Sosok seperti point terakhir inilah yang saya temukan pada diri IDK Raka Kusuma, penyair kelahiran Klungkung, 21 November 1957 dan berpulang 5 Agustus baru lalu. Kesan itu saya dapatkan terutama memang saat bertemu langsung dengannya, namun kadang muncul saat mengingat dan membaca karya-karyanya. Kita akan menemukan tapak tilas ke masa silam melalui percakapan-percakapannya yang intim, atau melalui puisi-puisinya yang sublim. Alam, sekala-niskala, para penatah lontar, aksara kuno, kampung-kampung tua, ritual, upacara, puri dan pura, semua fasih diucapkan dan dituliskannya, membawa minat kita untuk masuk ke sana atau sekadar mendengarnya.
Saya misalnya masih ingat bagaimana bersemangatnya Bang Raka bercerita tentang kampung Nyuling yang menyimpan kekayaan aksara di kitab-kitab daun lontar. Kampung itu terletak di sebuah lembah tak jauh dari belakang puri Karangasem. Sejarahnya memang terhubung dengan Puri Karangasem, di mana raja yang kekuasaannya dulu mencakup Pulau Lombok itu membawa orang-orang Sasak ke ibukota kerajaan untuk berbagai pekerjaan. Mereka ditampung di kampung lembah yang dialiri sebatang sungai kecil jernih berbatu, sehingga tampak cocok dengan jiwa sebagian mereka yang ahli menata aksara.
Ke sanalah saya pernah diajak bersama Putu Fajar Arcana ketika yang bersangkutan baru magang sebagai wartawan Kompas. Bang Raka langsung membawa kami ke sebuah rumah yang letaknya agak tinggi di atas dinding lembah seberang sungai, menunjukkan ia sudah mengenali dengan baik rumah penata akasara yang ia tuju.
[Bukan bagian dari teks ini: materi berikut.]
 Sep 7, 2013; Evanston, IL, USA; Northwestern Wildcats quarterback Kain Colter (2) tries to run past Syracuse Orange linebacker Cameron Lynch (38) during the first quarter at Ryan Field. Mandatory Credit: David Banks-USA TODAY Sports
Saya lupa namanya, tapi benar, di rumahnya yang sederhana ternyata begitu banyak koleksi tatahan lontar. Dan sembari melihat koleksi tersebut, saya ingat bagaimana akrabnya Bang Raka bercakap dengan tuan rumah perihal koleksinya yang menunjukkan bahwa sang tamu pun cukup menguasai sejumlah hal dari dunia per-lontar-an.
Dari Nyuling ia mengajak kami keliling ke Budakeling dan Saren Jawa, itu kampung-kampung muslim di Karangasem yang punya sejarah panjang dan eksis berinteraksi hingga kini. Bang Raka juga bisa menceritakan sejarah kedua kampung itu, sebagaimana ia bisa menceritakan kampung-kampung lain yang ia rekomendasikan untuk dikunjungi apabila saya—barangkali juga teman-teman lain—berkunjung ke Karangasem.
Suatu kali saya menginap di rumahnya—sebuah kompleks BTN di pinggiran kota Amlapura—dan ia menunjukkan banyak kliping dan dokumentasi penting tentang sastra Indonesia dan sastra Bali (keduanya memang diminati dan dilakoninya). Termasuk puisi-puisi Bung Umbu yang sebelumnya belum pernah saya lihat. Ia secara khusus memperlihatkan kepada saya sejilid kliping tulisan Emha Ainun Nadjib di surat kabar, dan untuk itu ia berkata yakin,“Adik pasti juga bisa menulis seperti ini…”
Tanpa bermaksud menganggapnya mudah, jelas itu motivasi yang sengaja disampaikan dengan terlebih dulu membuat momentum kecil; membuka dan mendiskusikan kliping, dan ketika suasana merasuk, saat itulah ia masuk. Mungkin sekali dengan cara itu ia menginginkan gema pesannya akan lebih hidup. Dan bagi saya memang, itu pesan yang tak pernah padam.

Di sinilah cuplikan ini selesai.